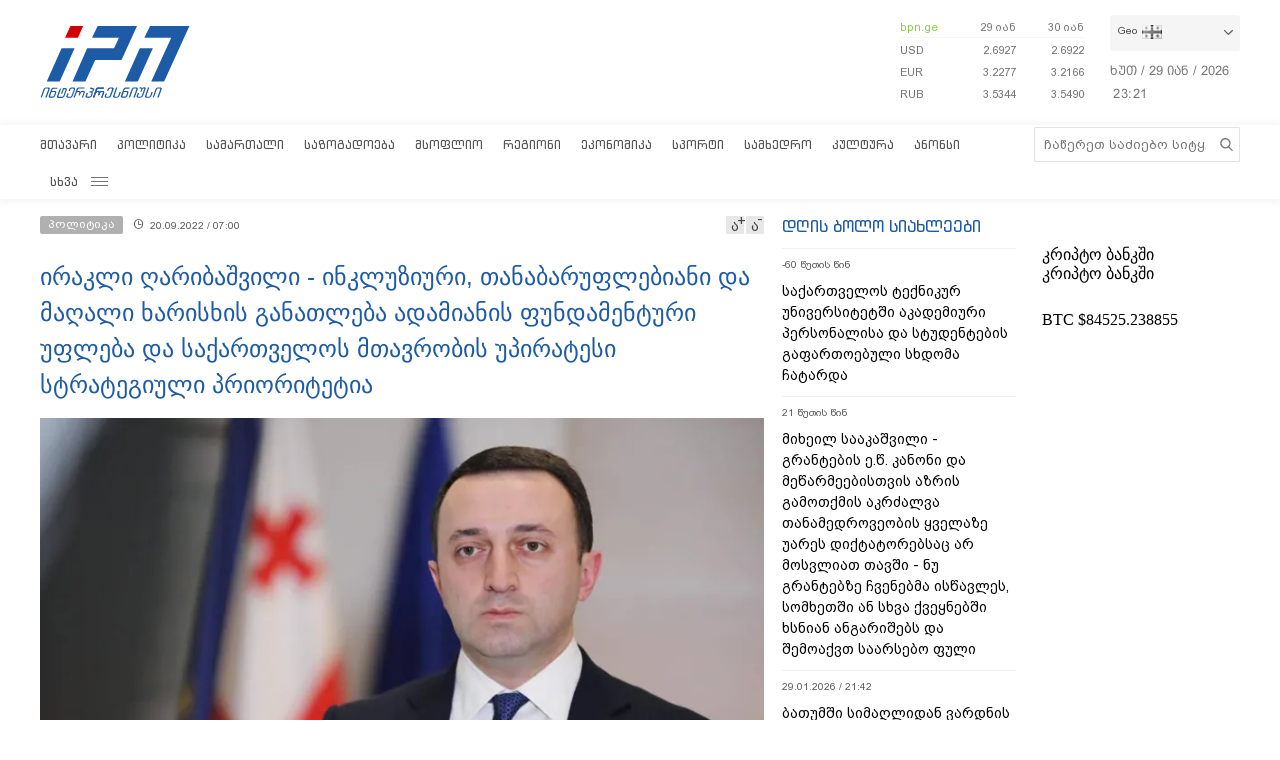

--- FILE ---
content_type: text/html; charset=utf-8
request_url: https://www.google.com/recaptcha/api2/aframe
body_size: 268
content:
<!DOCTYPE HTML><html><head><meta http-equiv="content-type" content="text/html; charset=UTF-8"></head><body><script nonce="wDK6rEz3o1gijqfqR3WhlA">/** Anti-fraud and anti-abuse applications only. See google.com/recaptcha */ try{var clients={'sodar':'https://pagead2.googlesyndication.com/pagead/sodar?'};window.addEventListener("message",function(a){try{if(a.source===window.parent){var b=JSON.parse(a.data);var c=clients[b['id']];if(c){var d=document.createElement('img');d.src=c+b['params']+'&rc='+(localStorage.getItem("rc::a")?sessionStorage.getItem("rc::b"):"");window.document.body.appendChild(d);sessionStorage.setItem("rc::e",parseInt(sessionStorage.getItem("rc::e")||0)+1);localStorage.setItem("rc::h",'1769728897685');}}}catch(b){}});window.parent.postMessage("_grecaptcha_ready", "*");}catch(b){}</script></body></html>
□ □ □ □ □
• [TASK PROMPT]: Reproduce the full listing verbatim so that only the pictures are missing.

• [REPLY TO THE TASK]:
--- FILE ---
content_type: text/html; charset=utf-8
request_url: https://www.google.com/recaptcha/api2/aframe
body_size: 268
content:
<!DOCTYPE HTML><html><head><meta http-equiv="content-type" content="text/html; charset=UTF-8"></head><body><script nonce="wDK6rEz3o1gijqfqR3WhlA">/** Anti-fraud and anti-abuse applications only. See google.com/recaptcha */ try{var clients={'sodar':'https://pagead2.googlesyndication.com/pagead/sodar?'};window.addEventListener("message",function(a){try{if(a.source===window.parent){var b=JSON.parse(a.data);var c=clients[b['id']];if(c){var d=document.createElement('img');d.src=c+b['params']+'&rc='+(localStorage.getItem("rc::a")?sessionStorage.getItem("rc::b"):"");window.document.body.appendChild(d);sessionStorage.setItem("rc::e",parseInt(sessionStorage.getItem("rc::e")||0)+1);localStorage.setItem("rc::h",'1769728897685');}}}catch(b){}});window.parent.postMessage("_grecaptcha_ready", "*");}catch(b){}</script></body></html>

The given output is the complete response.